2014 was always the year that I looked forward to. It was the year I would graduate college--whether it took me four years or four and a half years it would still be 2014. It would be the year that my "real life" finally started: my own fancy apartment, a fab job, maybe a dog (doubtful, but part of the dream). It was going to be a great year. As I write this on December 31, 2014 and reflect on the year only a few of the things in my 2014 dream happened, but it was the year of me and I wouldn't have changed one part of it.

I did graduate college, I graduated cum laude from my dream school in four years. I traveled to Italy, a dream that I had had for years. To make it even better, I traveled around the most beautiful cities for two weeks with one of my (now) very best friends. I haven't landed the dream job yet, but I've been fortunate to intern with an international PR agency for the past five months and have gained so much knowledge and experience. I have yet to even go apartment hunting, since I don't have the fab job to pay for a fancy apartment.

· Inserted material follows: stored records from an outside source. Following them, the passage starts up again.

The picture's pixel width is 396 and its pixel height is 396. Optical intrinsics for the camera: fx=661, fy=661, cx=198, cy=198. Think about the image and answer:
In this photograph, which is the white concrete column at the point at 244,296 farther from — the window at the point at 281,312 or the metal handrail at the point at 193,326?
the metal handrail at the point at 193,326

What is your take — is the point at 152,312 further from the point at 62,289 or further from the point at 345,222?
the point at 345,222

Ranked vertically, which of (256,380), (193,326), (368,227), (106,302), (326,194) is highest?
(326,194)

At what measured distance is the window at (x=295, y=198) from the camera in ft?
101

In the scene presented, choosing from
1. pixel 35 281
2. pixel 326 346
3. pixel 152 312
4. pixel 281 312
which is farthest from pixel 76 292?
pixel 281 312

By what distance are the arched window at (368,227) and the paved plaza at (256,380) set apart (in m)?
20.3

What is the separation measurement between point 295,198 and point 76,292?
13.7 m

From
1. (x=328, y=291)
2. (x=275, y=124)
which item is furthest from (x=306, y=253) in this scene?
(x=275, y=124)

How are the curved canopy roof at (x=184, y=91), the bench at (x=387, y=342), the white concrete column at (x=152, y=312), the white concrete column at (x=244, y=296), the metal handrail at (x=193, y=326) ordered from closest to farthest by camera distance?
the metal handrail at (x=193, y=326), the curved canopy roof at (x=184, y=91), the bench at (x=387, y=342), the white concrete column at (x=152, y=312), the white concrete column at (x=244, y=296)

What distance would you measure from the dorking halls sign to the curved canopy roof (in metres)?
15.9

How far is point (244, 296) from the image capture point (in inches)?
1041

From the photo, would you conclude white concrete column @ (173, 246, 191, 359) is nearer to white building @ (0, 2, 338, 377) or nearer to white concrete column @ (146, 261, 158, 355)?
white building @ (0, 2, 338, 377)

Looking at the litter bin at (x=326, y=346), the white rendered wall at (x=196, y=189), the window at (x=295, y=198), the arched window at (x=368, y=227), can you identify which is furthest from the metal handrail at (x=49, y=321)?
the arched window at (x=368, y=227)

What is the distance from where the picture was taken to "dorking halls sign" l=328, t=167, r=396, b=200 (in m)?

These were great accomplishments and, what I thought, life-halting set backs. Looking back on the year though, I've defined it as the year of me. Loosing my grandmother at the end of 2013 was hard. I faltered in my relationship with The Lord for the first half of this year. I lost sight of who I was and what I wanted. When I realized this and took a step back, I began to really focus on who I was and I what I wanted in life. I tried new things, spent time alone, went out of my way to satisfy my curiosity. I learned about life and about myself. Going into 2015, I am confident in who I am and aspire to be. I am closer with God today than I ever have been. I have accepted the cards I have been dealt and take comfort in knowing that The Lord has my roadmap in hand.

2014 was my year and I can't wait to see what the future holds!